🤖 AI Summary
This work addresses the long-standing reliance on expert intuition in optical design and the inability of conventional methods to automate the process effectively. While existing large language models possess general optical knowledge, they fail to generate physically realizable lens systems. To bridge this gap, we propose a physics-driven agent framework that integrates optical priors with the reasoning capabilities of large language models, enabling automatic generation of functional lenses without task-specific training. Our key innovations include an optical lexicographic reward mechanism—enforcing structural validity, physical feasibility, and ray-tracing accuracy—a hybrid training objective, and a DrGRPO-based policy optimization strategy. We further introduce the OptiDesignQA dataset and an end-to-end optimization pipeline. Experiments demonstrate that our approach significantly outperforms both traditional automated design algorithms and current large-model methods, successfully producing high-fidelity, physically consistent lens systems across multiple benchmarks.
📝 Abstract
Optical design is the process of configuring optical elements to precisely manipulate light for high-fidelity imaging. It is inherently a highly non-convex optimization problem that relies heavily on human heuristic expertise and domain-specific knowledge. While Large Language Models (LLMs) possess extensive optical knowledge, their capabilities in leveraging the knowledge in designing lens system remain significantly constrained. This work represents the first attempt to employ LLMs in the field of optical design.
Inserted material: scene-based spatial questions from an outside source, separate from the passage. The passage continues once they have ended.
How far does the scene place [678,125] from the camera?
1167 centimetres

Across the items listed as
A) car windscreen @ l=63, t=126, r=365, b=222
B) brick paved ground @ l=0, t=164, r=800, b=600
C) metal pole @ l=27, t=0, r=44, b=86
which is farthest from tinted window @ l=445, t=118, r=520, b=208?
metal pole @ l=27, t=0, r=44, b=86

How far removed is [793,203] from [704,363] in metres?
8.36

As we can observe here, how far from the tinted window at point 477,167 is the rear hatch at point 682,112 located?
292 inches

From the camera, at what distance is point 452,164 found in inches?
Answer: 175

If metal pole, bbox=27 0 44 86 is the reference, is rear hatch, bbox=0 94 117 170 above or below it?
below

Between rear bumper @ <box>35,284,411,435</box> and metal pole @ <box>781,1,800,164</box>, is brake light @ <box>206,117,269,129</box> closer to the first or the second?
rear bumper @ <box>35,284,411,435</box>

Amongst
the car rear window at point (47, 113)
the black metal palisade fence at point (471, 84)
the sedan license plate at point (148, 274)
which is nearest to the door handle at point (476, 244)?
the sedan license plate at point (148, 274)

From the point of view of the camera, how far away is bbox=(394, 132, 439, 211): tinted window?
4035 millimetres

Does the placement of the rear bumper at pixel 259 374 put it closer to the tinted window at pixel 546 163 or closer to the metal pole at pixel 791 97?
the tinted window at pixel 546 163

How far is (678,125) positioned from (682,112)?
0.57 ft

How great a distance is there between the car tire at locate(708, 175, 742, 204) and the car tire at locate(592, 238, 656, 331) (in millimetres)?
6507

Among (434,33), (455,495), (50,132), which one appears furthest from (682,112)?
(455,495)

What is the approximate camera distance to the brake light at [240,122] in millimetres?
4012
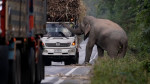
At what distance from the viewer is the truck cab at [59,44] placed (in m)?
29.1

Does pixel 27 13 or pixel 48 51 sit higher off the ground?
pixel 27 13

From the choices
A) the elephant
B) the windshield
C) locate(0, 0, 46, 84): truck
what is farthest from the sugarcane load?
locate(0, 0, 46, 84): truck

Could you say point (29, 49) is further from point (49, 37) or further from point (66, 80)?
point (49, 37)

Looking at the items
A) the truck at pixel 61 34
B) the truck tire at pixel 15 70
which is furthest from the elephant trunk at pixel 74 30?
the truck tire at pixel 15 70

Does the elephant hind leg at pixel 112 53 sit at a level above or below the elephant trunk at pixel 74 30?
below

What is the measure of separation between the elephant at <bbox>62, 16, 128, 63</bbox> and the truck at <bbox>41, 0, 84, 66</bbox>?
25.5 inches

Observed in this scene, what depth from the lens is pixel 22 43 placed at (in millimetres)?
15383

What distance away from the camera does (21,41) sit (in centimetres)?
1523

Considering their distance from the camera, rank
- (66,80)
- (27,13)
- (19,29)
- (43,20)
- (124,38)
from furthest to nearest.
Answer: (124,38) → (43,20) → (66,80) → (27,13) → (19,29)

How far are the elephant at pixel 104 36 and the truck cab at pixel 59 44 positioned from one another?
1.86 ft

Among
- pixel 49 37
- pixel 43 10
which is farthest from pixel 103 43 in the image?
pixel 43 10

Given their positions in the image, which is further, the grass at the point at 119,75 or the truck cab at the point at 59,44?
the truck cab at the point at 59,44

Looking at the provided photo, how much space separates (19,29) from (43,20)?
600 cm

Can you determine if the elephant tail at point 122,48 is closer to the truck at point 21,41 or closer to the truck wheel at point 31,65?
the truck at point 21,41
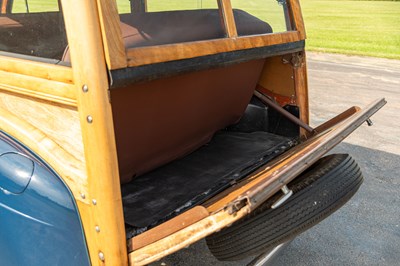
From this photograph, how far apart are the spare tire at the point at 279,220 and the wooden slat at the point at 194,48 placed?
2.23 feet

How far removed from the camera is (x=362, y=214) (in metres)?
3.46

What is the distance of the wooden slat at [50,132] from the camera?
1604 mm

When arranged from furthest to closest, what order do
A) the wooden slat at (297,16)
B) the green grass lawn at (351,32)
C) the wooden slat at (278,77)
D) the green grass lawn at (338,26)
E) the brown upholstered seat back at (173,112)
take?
the green grass lawn at (351,32) → the wooden slat at (278,77) → the wooden slat at (297,16) → the green grass lawn at (338,26) → the brown upholstered seat back at (173,112)

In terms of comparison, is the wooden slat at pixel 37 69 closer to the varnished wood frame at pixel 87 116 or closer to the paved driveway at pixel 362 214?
the varnished wood frame at pixel 87 116

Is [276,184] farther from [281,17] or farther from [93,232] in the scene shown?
[281,17]

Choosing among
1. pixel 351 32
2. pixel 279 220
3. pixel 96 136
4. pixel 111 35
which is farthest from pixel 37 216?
pixel 351 32

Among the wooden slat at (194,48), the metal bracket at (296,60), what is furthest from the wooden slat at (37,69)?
the metal bracket at (296,60)

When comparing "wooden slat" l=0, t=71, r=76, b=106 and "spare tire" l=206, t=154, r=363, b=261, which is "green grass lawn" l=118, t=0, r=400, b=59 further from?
"spare tire" l=206, t=154, r=363, b=261

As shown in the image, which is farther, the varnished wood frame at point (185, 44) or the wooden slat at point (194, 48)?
the wooden slat at point (194, 48)

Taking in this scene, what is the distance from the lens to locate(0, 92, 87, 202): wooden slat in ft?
5.26

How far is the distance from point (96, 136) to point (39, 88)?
0.29m

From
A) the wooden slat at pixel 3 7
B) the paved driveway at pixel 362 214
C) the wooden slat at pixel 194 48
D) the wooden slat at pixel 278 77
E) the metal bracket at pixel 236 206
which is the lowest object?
the paved driveway at pixel 362 214

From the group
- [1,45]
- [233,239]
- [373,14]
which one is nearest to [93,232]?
[233,239]

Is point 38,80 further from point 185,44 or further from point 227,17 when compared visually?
point 227,17
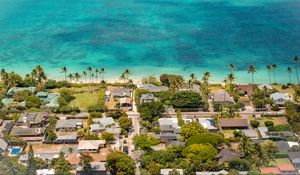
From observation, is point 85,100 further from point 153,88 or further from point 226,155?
point 226,155

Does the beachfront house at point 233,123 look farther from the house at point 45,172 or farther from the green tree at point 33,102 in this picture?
the green tree at point 33,102

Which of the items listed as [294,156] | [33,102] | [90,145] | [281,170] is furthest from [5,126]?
[294,156]

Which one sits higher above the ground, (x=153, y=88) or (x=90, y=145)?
(x=153, y=88)

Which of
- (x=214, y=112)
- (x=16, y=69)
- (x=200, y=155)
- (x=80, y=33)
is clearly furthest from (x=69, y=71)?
(x=200, y=155)

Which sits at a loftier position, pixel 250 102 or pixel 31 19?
pixel 31 19

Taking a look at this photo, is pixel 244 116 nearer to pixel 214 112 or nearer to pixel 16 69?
pixel 214 112

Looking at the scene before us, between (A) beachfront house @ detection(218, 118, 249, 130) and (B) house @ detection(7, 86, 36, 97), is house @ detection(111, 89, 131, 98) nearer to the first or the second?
(B) house @ detection(7, 86, 36, 97)
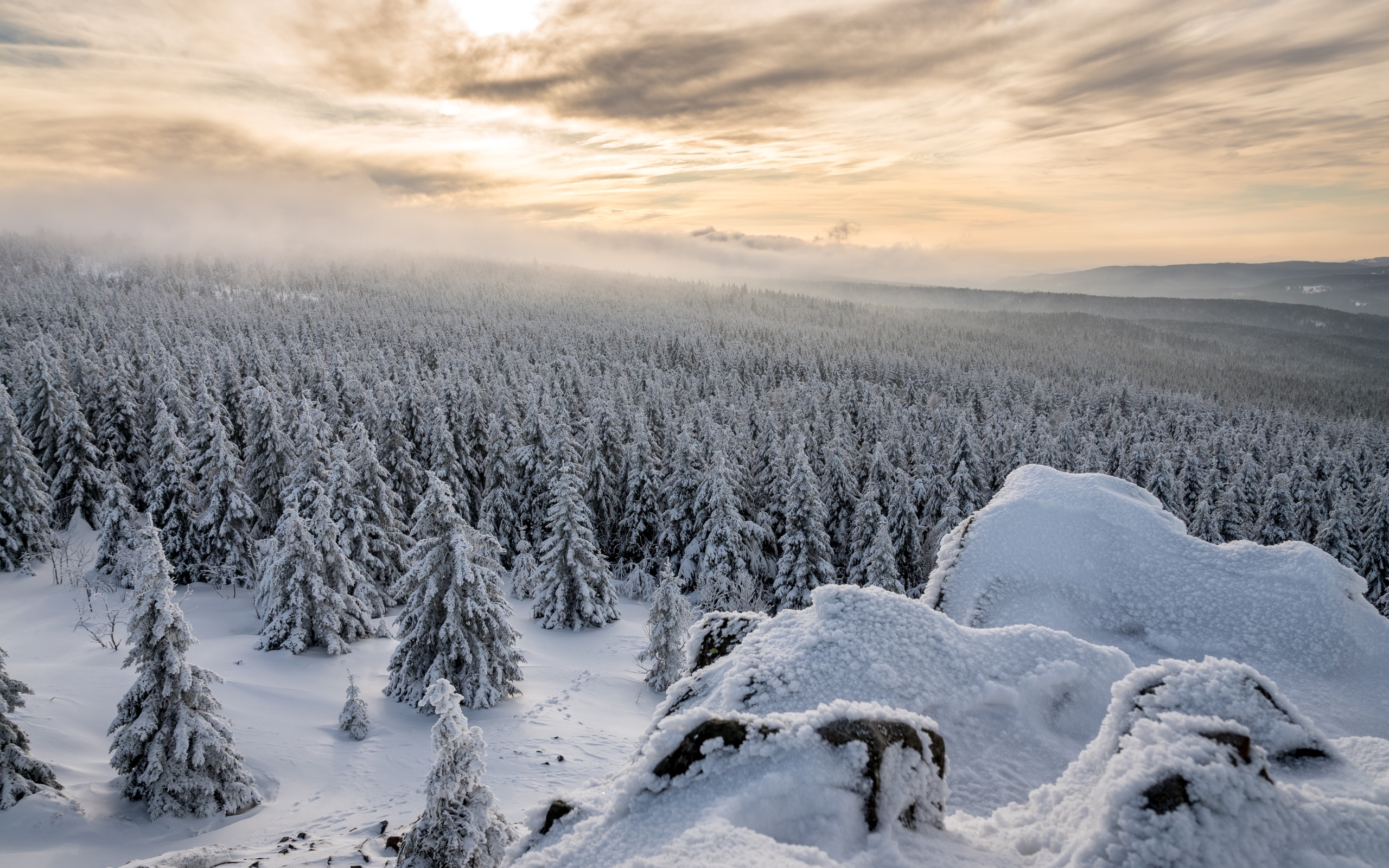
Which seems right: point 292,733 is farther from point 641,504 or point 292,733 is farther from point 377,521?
point 641,504

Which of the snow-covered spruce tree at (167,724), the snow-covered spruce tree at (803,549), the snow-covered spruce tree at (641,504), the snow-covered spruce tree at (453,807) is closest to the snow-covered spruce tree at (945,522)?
the snow-covered spruce tree at (803,549)

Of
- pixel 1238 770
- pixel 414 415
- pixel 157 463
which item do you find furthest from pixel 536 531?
pixel 1238 770

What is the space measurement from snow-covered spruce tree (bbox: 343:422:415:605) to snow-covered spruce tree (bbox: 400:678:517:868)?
878 inches

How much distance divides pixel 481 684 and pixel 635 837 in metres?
19.3

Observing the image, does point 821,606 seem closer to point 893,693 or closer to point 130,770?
point 893,693

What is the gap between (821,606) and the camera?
617 centimetres

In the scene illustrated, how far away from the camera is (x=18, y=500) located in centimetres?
3297

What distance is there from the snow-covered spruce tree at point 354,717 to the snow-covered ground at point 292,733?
297mm

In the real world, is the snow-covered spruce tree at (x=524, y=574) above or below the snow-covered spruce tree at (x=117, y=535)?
below

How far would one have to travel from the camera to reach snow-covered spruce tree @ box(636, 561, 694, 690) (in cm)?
2491

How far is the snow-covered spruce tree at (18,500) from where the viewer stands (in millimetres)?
32375

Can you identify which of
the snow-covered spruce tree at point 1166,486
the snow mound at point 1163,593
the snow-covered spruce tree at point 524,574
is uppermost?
the snow mound at point 1163,593

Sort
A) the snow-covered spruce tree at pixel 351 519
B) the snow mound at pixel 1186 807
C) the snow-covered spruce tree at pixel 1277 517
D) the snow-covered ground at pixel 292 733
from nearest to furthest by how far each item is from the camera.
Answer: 1. the snow mound at pixel 1186 807
2. the snow-covered ground at pixel 292 733
3. the snow-covered spruce tree at pixel 351 519
4. the snow-covered spruce tree at pixel 1277 517

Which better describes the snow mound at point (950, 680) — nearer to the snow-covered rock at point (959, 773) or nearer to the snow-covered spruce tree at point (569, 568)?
the snow-covered rock at point (959, 773)
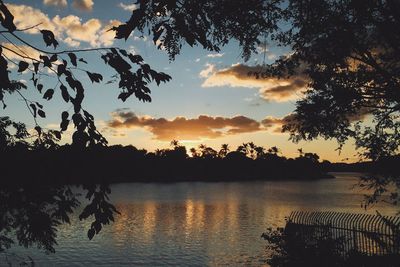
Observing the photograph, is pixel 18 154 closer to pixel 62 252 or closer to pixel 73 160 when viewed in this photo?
pixel 73 160

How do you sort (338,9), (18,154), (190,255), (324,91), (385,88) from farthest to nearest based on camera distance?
(190,255) → (324,91) → (385,88) → (338,9) → (18,154)

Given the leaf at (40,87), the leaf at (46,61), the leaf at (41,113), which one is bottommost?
the leaf at (41,113)

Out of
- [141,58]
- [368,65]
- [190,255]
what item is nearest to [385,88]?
[368,65]

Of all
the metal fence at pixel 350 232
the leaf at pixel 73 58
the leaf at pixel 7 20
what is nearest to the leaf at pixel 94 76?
the leaf at pixel 73 58

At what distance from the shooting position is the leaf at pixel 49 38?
328cm

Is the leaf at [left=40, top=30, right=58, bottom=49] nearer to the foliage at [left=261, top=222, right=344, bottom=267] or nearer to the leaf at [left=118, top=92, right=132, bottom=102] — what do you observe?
the leaf at [left=118, top=92, right=132, bottom=102]

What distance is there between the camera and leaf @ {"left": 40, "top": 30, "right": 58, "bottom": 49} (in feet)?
10.7

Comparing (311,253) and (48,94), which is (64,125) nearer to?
(48,94)

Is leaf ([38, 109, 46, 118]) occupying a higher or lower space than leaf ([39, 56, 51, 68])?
lower

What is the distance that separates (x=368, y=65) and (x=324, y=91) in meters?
1.99

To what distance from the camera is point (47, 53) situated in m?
3.46

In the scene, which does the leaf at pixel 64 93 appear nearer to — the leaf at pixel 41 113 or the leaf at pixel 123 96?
the leaf at pixel 123 96

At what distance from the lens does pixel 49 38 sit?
329 cm

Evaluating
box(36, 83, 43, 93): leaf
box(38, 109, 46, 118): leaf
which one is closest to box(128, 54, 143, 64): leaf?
box(36, 83, 43, 93): leaf
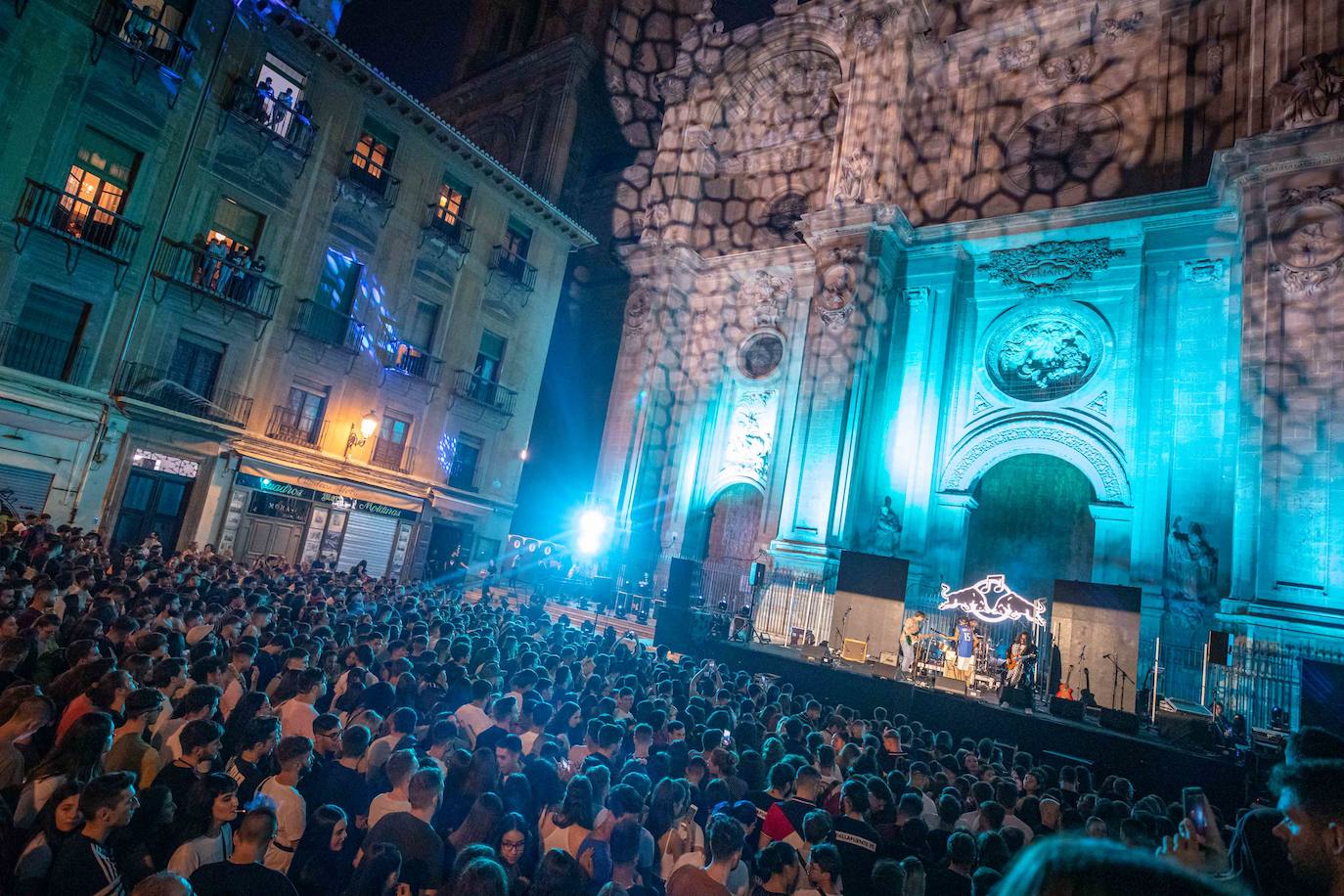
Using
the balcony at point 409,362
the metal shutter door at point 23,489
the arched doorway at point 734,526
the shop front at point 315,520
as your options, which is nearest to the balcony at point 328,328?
the balcony at point 409,362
We bridge the expertise gap by enabling users without formal optical training to successfully develop functional lens systems. Concretely, we curate a comprehensive dataset, named OptiDesignQA, which encompasses both classical lens systems sourced from standard optical textbooks and novel configurations generated by automated design algorithms for training and evaluation. Furthermore, we inject domain-specific optical expertise into the LLM through a hybrid objective of full-system synthesis and lens completion. To align the model with optical principles, we employ Group Relative Policy Optimization Done Right (DrGRPO) guided by Optical Lexicographic Reward for physics-driven policy alignment. This reward system incorporates structural format rewards, physical feasibility rewards, light-manipulation accuracy, and LLM-based heuristics. Finally, our model integrates with specialized optical optimization routines for end-to-end fine-tuning and precision refinement. We benchmark our proposed method against both traditional optimization-based automated design algorithms and LLM counterparts, and experimental results show the superiority of our method.